Render the rows from the start through the line containing "1555 millimetres" as a two-column CSV with the columns text and answer. Put each row on its own CSV line, with each value in a single quoted field and its line breaks replaced by spaces.

[begin Input for this task]

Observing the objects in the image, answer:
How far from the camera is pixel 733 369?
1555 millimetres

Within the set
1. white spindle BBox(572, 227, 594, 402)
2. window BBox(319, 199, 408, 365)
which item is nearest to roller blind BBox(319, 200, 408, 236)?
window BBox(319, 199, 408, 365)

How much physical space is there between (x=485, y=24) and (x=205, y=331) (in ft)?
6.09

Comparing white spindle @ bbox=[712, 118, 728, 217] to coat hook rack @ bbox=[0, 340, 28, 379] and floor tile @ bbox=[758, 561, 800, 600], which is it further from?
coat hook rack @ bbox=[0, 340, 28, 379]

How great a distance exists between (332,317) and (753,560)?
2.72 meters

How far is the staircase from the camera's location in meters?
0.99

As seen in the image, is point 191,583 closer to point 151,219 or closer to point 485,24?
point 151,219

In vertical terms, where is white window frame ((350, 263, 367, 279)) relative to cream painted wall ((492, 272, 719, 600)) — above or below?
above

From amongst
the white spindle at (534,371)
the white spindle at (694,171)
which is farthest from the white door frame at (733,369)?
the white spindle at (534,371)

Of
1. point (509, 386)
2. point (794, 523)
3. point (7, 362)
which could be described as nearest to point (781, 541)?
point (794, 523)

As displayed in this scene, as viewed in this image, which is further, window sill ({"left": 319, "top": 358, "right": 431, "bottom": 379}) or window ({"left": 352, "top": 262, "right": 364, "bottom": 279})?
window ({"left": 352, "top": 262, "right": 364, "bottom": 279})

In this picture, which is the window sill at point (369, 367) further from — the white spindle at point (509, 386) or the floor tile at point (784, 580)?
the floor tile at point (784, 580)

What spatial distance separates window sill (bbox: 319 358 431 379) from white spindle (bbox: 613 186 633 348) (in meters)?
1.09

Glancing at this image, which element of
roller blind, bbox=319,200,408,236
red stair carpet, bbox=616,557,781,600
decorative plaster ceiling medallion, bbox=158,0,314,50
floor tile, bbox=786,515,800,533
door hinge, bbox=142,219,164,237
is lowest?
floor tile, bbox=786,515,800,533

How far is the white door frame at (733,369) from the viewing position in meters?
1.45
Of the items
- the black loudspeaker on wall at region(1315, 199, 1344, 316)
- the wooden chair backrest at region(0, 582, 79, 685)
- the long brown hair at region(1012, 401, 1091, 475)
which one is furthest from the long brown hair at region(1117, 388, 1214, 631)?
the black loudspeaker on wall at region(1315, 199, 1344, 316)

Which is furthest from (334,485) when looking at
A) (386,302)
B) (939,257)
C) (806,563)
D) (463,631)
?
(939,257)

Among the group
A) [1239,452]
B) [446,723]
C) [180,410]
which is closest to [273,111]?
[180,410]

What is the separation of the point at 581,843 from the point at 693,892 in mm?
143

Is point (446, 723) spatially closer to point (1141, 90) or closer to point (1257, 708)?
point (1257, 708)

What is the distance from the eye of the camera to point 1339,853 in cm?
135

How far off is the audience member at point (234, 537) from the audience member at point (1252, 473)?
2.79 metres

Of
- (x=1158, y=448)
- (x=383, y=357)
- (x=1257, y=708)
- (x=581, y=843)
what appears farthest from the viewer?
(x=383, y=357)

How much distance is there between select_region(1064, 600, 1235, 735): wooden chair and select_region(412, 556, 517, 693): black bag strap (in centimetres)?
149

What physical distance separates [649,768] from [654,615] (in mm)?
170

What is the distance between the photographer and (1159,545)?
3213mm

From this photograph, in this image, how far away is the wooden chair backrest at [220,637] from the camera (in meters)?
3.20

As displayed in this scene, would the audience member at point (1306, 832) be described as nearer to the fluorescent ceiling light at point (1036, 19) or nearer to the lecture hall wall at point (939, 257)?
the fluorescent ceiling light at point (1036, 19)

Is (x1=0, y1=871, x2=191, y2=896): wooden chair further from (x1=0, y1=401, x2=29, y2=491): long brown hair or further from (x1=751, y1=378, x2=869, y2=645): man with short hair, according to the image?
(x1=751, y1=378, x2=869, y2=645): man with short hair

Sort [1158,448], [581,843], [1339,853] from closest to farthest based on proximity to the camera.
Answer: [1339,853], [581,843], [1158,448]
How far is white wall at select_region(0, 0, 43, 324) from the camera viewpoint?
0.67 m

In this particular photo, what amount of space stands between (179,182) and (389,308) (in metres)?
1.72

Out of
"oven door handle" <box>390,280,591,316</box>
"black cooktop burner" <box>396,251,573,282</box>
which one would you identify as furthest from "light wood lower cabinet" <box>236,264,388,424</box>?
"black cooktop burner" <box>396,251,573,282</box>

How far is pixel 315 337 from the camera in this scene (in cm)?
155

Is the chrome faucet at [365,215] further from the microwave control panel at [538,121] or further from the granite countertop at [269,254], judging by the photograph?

[end Input for this task]

§ Task output
text,answer
"Observing the objects in the image, answer: How far from the camera is pixel 733 369?","1555 millimetres"